Search code examples
python-3.xpandasdataframesimilarity

Calculate similarity of 1-row dataframe and a large dataframe with the same columns in Python?


I have a very large dataframe (millions of rows) and every time I am getting a 1-row dataframe with the same columns. For example:

df = pd.DataFrame({'a': [1,2,3], 'b': [2,3,-1], 'c': [-1,0.4,31]})
input = pd.DataFrame([[11, -0.44, 4]], columns=list('abc'))

I would like to calculate cosine similarity between the input and the whole df. I am using the following:

from scipy.spatial.distance import cosine
df.apply(lambda row: 1 - cosine(row, input), axis=1)

But it's a bit slow. Tried with swifter package, and it seems to run faster. Please advise what is the best practice for such a task, do it like this or change to another method?


Solution

  • I usually don't do matrix manipulation with DataFrame but with numpy.array.
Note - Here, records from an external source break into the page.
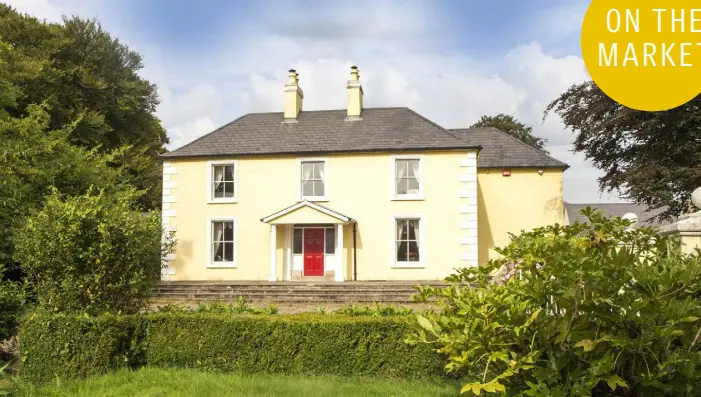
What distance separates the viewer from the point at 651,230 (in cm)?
461

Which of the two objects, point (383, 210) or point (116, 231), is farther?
point (383, 210)

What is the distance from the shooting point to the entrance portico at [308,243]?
2236 cm

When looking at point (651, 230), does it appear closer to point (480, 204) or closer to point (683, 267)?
point (683, 267)

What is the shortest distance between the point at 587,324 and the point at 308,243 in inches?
771

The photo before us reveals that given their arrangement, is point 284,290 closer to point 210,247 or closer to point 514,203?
point 210,247

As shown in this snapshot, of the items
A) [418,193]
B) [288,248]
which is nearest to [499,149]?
[418,193]

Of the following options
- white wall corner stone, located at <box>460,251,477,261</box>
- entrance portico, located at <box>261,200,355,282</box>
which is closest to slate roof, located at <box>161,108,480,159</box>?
entrance portico, located at <box>261,200,355,282</box>

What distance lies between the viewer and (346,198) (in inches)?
909

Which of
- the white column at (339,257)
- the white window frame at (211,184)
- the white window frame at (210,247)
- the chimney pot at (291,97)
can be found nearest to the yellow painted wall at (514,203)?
the white column at (339,257)

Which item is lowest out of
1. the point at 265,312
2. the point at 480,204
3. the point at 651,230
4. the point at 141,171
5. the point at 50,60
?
the point at 265,312

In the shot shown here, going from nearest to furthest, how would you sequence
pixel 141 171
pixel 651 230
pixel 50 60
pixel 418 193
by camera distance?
pixel 651 230 → pixel 418 193 → pixel 50 60 → pixel 141 171

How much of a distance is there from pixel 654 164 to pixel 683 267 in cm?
1757

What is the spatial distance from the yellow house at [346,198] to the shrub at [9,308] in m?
13.0

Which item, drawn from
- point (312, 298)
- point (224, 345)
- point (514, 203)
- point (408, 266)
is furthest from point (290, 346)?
point (514, 203)
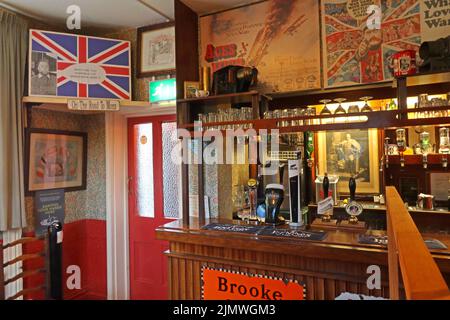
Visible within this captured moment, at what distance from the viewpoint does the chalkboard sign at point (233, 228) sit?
2.04 meters

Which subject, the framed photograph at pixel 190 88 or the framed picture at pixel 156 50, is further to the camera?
the framed picture at pixel 156 50

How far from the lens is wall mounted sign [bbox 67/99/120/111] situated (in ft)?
8.32

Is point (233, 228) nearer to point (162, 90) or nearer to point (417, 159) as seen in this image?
point (162, 90)

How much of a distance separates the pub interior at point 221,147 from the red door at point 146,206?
0.6 inches

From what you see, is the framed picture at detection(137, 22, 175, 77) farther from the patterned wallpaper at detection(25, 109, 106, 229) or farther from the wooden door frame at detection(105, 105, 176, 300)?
the patterned wallpaper at detection(25, 109, 106, 229)

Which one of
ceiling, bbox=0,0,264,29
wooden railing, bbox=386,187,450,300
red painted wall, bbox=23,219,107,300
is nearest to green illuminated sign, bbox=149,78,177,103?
ceiling, bbox=0,0,264,29

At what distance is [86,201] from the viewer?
10.6 feet

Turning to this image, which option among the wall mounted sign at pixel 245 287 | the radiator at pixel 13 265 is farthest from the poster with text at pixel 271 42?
the radiator at pixel 13 265

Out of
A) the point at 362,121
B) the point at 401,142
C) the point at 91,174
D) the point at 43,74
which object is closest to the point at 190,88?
the point at 43,74

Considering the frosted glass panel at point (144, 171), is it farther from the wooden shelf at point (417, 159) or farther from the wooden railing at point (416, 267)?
the wooden railing at point (416, 267)

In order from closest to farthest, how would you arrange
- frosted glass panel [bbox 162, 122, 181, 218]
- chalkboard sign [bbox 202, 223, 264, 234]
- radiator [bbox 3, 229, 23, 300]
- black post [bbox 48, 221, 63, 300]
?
chalkboard sign [bbox 202, 223, 264, 234], black post [bbox 48, 221, 63, 300], radiator [bbox 3, 229, 23, 300], frosted glass panel [bbox 162, 122, 181, 218]

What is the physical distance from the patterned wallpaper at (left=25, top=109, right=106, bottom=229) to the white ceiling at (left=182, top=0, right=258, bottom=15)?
145 centimetres

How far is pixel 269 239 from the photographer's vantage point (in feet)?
6.14

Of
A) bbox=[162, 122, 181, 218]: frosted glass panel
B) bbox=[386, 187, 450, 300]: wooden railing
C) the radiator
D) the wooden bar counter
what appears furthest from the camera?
bbox=[162, 122, 181, 218]: frosted glass panel
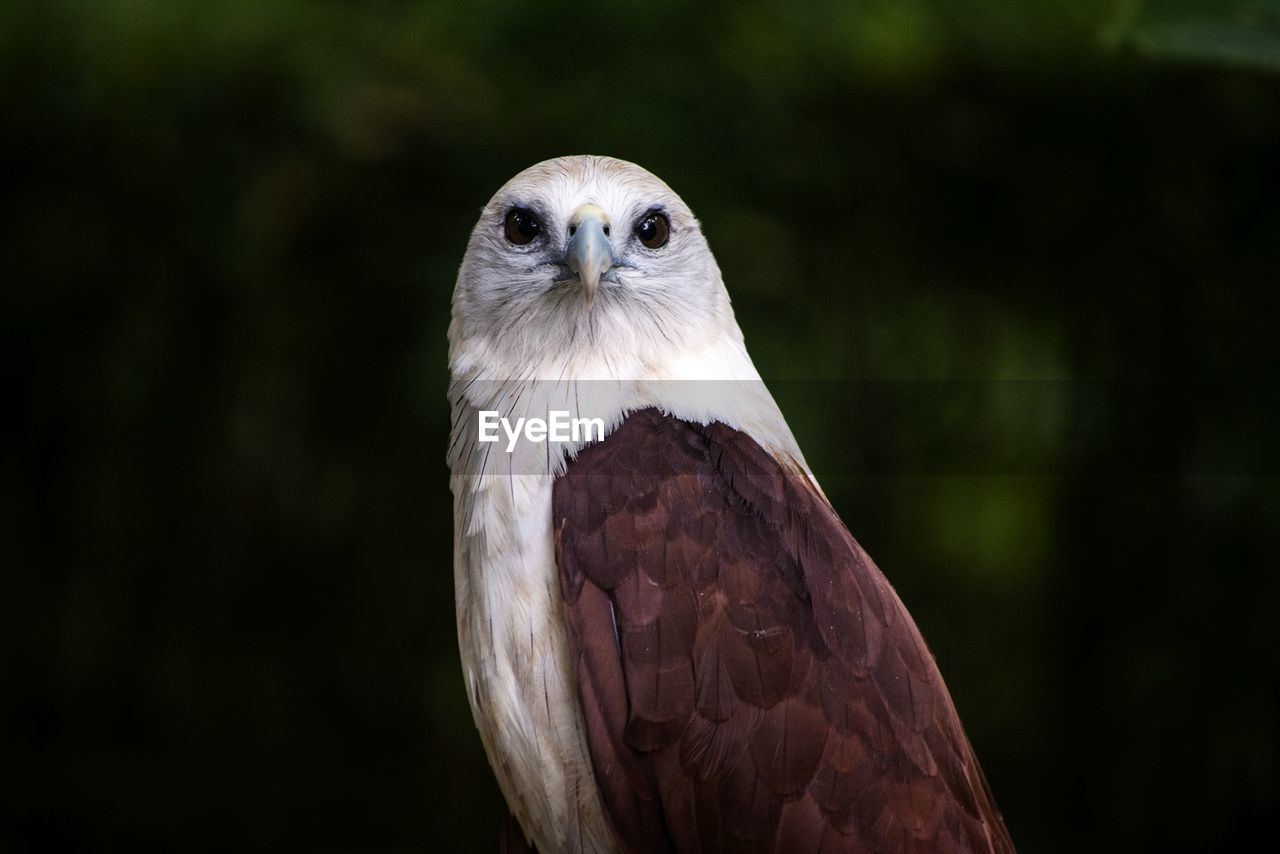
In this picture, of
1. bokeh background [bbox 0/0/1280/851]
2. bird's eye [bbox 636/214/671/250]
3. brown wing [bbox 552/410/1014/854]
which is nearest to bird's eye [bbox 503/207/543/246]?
bird's eye [bbox 636/214/671/250]

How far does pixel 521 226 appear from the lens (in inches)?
72.1

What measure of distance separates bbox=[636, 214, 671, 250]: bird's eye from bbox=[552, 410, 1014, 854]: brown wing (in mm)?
384

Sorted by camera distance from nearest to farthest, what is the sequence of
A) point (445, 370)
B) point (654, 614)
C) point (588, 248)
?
point (654, 614) → point (588, 248) → point (445, 370)

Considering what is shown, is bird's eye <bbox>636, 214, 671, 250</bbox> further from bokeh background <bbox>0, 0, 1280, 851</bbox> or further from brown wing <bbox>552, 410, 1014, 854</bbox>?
bokeh background <bbox>0, 0, 1280, 851</bbox>

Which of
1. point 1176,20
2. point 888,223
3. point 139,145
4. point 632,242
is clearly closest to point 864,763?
point 632,242

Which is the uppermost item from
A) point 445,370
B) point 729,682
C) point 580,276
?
point 580,276

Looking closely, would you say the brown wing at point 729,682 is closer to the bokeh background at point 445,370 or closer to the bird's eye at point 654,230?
the bird's eye at point 654,230

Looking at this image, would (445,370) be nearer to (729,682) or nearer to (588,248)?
(588,248)

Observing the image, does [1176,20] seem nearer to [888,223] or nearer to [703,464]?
[703,464]

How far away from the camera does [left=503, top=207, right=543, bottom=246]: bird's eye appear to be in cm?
181

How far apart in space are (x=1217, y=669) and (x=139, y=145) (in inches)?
99.4

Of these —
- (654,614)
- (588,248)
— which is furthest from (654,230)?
(654,614)

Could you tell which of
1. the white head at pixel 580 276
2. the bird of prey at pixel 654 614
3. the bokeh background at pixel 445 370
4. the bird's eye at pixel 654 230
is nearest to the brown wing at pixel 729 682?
the bird of prey at pixel 654 614

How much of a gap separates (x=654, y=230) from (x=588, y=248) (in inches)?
7.6
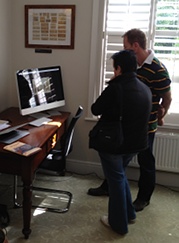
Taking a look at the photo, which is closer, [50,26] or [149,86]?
[149,86]

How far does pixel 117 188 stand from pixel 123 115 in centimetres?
56

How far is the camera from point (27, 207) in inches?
81.1

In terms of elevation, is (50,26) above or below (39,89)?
above

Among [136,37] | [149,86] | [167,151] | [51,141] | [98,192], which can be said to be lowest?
[98,192]

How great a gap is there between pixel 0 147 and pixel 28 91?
83 cm

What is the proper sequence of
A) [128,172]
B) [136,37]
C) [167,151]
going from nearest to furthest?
[136,37] < [167,151] < [128,172]

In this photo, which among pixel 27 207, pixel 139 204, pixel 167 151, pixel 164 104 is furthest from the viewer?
pixel 167 151

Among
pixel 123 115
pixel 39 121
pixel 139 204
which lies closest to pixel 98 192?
pixel 139 204

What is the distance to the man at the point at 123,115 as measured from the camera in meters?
1.92

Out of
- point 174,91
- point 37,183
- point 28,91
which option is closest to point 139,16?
point 174,91

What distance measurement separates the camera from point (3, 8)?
2904mm

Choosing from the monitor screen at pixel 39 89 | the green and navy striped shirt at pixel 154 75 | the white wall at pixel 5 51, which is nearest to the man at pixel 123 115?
the green and navy striped shirt at pixel 154 75

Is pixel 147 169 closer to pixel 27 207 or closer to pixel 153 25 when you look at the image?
pixel 27 207

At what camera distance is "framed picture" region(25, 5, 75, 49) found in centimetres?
296
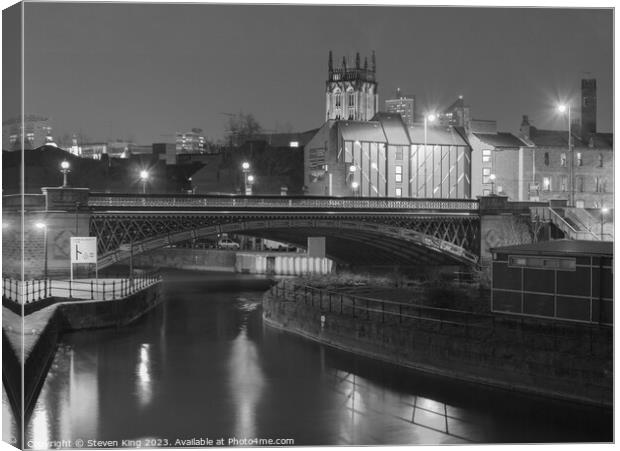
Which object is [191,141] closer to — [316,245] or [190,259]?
[190,259]

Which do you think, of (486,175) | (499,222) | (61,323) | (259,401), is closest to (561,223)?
(499,222)

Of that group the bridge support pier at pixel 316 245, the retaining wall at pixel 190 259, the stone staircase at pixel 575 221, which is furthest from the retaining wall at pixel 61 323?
the retaining wall at pixel 190 259

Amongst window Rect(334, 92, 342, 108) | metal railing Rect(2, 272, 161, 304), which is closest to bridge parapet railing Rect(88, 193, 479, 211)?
metal railing Rect(2, 272, 161, 304)

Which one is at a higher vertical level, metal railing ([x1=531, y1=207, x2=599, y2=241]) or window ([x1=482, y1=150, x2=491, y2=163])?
window ([x1=482, y1=150, x2=491, y2=163])

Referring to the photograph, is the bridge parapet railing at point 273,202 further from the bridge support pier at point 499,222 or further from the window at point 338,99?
the window at point 338,99

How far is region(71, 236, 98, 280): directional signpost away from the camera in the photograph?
21.2 m

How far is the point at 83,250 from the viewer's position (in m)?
22.2

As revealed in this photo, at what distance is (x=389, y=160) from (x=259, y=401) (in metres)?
26.4

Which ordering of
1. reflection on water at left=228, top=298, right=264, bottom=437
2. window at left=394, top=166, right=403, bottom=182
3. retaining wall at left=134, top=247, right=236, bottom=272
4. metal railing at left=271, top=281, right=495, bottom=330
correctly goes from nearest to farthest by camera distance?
reflection on water at left=228, top=298, right=264, bottom=437, metal railing at left=271, top=281, right=495, bottom=330, window at left=394, top=166, right=403, bottom=182, retaining wall at left=134, top=247, right=236, bottom=272

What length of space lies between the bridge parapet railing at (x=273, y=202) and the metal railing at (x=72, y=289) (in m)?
2.49

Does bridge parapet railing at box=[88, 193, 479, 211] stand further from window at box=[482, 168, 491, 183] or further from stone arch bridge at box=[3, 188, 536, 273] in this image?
window at box=[482, 168, 491, 183]

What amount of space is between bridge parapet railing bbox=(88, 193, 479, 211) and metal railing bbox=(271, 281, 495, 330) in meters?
3.45

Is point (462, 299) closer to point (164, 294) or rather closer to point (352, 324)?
point (352, 324)

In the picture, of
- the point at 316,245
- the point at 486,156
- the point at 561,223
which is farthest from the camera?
the point at 486,156
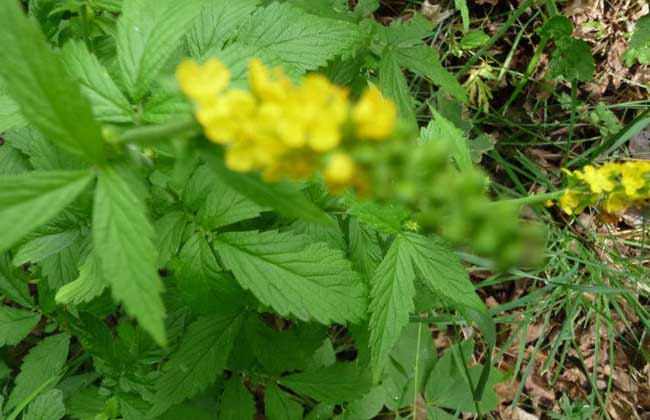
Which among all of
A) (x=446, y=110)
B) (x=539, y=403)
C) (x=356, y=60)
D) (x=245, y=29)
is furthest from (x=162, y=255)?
(x=539, y=403)

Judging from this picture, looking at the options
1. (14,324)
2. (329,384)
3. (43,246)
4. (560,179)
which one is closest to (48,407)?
(14,324)

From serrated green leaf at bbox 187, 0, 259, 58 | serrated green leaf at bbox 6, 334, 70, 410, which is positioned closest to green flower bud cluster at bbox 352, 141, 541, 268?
serrated green leaf at bbox 187, 0, 259, 58

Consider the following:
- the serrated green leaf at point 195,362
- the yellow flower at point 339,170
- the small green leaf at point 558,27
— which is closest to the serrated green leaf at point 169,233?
the serrated green leaf at point 195,362

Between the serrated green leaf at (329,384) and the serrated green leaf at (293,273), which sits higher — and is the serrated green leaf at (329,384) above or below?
below

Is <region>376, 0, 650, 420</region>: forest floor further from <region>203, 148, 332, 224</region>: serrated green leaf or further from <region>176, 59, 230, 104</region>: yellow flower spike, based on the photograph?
<region>176, 59, 230, 104</region>: yellow flower spike

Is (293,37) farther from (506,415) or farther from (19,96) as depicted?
(506,415)

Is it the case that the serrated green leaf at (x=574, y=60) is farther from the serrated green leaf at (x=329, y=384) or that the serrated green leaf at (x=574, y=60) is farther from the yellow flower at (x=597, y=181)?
the serrated green leaf at (x=329, y=384)
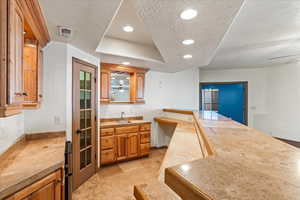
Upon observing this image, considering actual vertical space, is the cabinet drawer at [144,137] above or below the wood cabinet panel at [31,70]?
below

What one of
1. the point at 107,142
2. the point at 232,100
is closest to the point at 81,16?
the point at 107,142

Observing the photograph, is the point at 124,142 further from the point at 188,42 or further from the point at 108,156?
the point at 188,42

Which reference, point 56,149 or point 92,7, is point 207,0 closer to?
point 92,7

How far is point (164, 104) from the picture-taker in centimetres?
455

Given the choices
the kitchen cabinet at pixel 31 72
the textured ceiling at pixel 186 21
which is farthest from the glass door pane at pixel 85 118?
the textured ceiling at pixel 186 21

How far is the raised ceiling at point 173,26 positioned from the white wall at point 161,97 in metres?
1.18

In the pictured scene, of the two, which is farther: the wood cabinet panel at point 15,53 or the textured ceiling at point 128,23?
the textured ceiling at point 128,23

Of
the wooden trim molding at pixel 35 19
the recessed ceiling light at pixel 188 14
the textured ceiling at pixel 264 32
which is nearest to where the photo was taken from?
the wooden trim molding at pixel 35 19

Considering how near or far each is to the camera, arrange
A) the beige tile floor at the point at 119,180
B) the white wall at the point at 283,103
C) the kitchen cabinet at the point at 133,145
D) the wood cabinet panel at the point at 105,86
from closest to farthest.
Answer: the beige tile floor at the point at 119,180
the wood cabinet panel at the point at 105,86
the kitchen cabinet at the point at 133,145
the white wall at the point at 283,103

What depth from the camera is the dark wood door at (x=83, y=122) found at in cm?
235

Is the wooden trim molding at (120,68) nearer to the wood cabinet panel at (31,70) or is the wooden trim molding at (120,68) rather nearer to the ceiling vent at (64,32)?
the ceiling vent at (64,32)

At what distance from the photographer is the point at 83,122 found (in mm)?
2545

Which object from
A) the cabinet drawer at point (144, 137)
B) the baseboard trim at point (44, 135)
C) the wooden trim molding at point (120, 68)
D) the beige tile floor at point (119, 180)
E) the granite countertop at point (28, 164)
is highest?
the wooden trim molding at point (120, 68)

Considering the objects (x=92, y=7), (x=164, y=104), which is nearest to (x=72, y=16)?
(x=92, y=7)
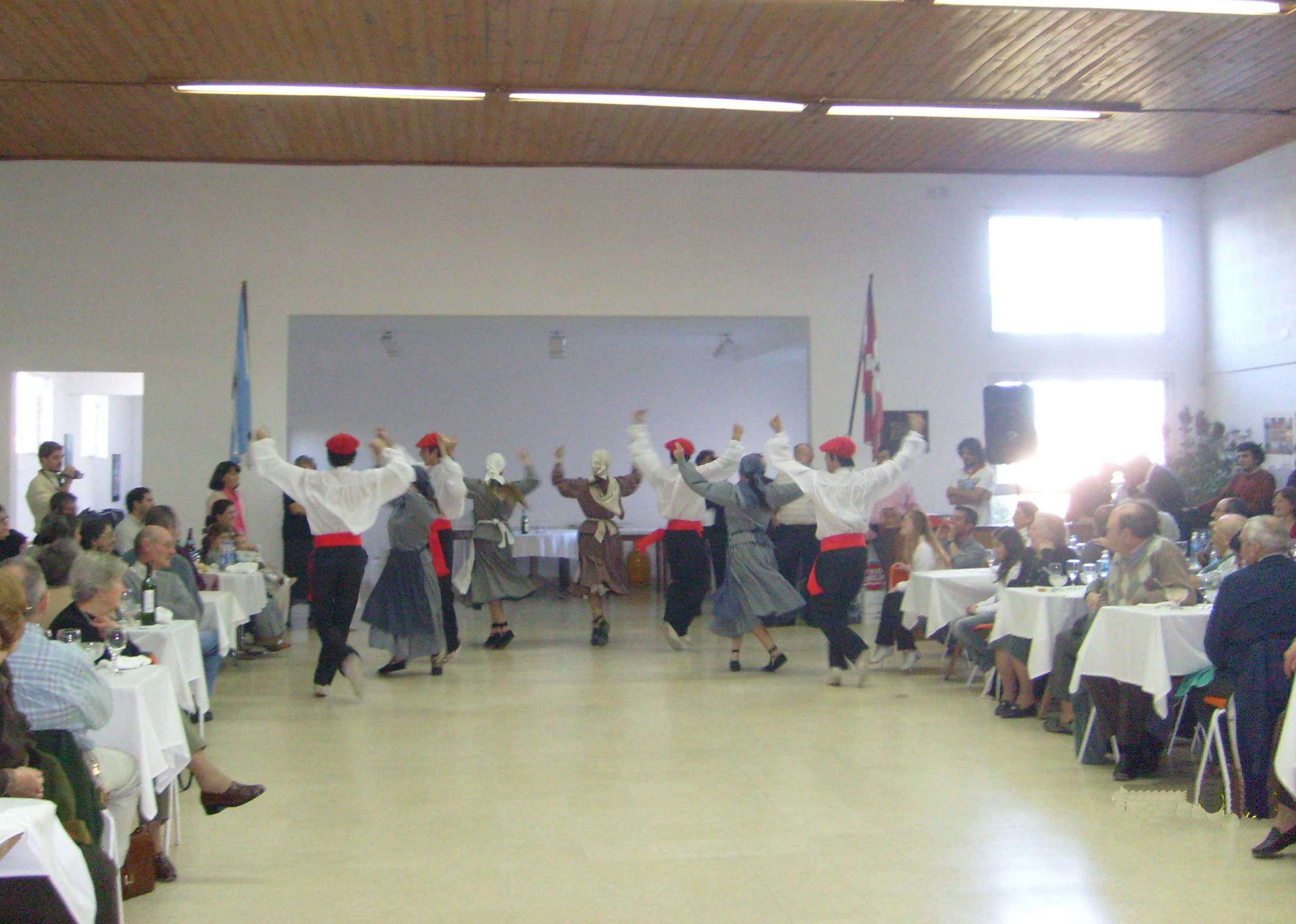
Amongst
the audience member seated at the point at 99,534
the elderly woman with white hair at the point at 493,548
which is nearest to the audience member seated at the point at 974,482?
the elderly woman with white hair at the point at 493,548

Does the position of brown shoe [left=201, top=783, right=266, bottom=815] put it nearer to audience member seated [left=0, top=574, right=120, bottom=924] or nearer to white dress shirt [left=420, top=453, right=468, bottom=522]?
audience member seated [left=0, top=574, right=120, bottom=924]

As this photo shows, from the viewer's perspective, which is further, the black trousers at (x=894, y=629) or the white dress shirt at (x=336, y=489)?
the black trousers at (x=894, y=629)

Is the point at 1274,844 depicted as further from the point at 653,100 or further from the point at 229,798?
the point at 653,100

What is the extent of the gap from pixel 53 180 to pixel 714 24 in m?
6.16

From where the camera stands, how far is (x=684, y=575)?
8.38 meters

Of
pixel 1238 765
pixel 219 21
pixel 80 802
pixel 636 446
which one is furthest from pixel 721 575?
pixel 80 802

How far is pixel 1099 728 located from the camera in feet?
16.4

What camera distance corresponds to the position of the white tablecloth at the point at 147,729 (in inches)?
134

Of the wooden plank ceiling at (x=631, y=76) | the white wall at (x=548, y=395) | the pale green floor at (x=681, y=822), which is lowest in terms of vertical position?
the pale green floor at (x=681, y=822)

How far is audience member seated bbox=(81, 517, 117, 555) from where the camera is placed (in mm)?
5398

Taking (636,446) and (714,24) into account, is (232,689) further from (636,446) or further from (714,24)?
(714,24)

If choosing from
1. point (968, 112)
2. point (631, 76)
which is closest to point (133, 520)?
point (631, 76)

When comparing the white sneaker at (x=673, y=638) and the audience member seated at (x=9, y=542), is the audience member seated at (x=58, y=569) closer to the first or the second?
the audience member seated at (x=9, y=542)

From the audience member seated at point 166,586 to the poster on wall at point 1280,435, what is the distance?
27.5 ft
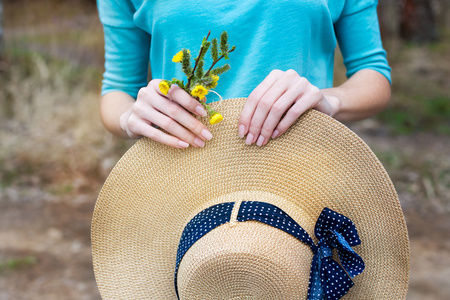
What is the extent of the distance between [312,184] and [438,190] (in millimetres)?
4120

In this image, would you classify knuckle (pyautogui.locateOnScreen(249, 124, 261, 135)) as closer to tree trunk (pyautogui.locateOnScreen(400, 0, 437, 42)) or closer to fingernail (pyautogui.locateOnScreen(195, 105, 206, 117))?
fingernail (pyautogui.locateOnScreen(195, 105, 206, 117))

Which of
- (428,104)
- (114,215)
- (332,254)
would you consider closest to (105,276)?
(114,215)

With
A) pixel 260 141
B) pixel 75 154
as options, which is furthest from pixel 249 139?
pixel 75 154

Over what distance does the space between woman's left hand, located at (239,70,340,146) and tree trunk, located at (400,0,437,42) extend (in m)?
9.00

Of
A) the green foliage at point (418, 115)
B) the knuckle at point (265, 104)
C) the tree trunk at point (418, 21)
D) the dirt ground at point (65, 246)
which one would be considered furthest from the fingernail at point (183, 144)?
the tree trunk at point (418, 21)

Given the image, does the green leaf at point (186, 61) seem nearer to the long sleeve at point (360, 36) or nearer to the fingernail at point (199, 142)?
the fingernail at point (199, 142)

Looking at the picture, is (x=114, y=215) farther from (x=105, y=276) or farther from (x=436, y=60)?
A: (x=436, y=60)

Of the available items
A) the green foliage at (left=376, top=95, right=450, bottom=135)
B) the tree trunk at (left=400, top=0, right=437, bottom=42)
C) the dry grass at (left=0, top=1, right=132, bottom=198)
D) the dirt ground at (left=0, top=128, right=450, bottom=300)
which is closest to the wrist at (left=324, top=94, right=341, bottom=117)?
the dirt ground at (left=0, top=128, right=450, bottom=300)

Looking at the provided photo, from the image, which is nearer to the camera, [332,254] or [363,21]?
[332,254]

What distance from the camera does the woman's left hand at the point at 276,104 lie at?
1.13 meters

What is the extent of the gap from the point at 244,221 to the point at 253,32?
525 mm

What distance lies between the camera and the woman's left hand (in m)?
1.13

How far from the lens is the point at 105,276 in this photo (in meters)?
1.36

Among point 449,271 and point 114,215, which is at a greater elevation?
point 114,215
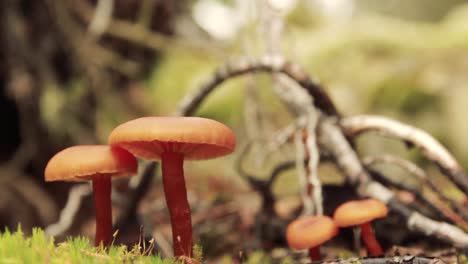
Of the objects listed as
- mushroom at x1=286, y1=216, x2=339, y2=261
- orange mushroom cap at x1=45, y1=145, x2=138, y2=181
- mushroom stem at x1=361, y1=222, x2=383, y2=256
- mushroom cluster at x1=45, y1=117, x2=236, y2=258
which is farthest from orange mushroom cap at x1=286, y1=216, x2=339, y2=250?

So I will first convert them

    df_npy = df.values
    input_npy = input.values
    

    And then I don't want to use scipy.spatial.distance.cosine so I will take care of the calculation myself, which is to first normalize each of the vectors

    df_npy = df_npy / np.linalg.norm(df_npy, axis=1, keepdims=True)
    input_npy = input_npy / np.linalg.norm(input_npy, axis=1, keepdims=True)
    

    And then matrix multiply them together

    df_npy @ input_npy.T
    

    which will give you

    array([[0.213],
           [0.524],
           [0.431]])
    

    The reason I don't want to use scipy.spatial.distance.cosine is that it only takes care of one pair of vector at a time, but in the way I show, it takes care of all at the same time.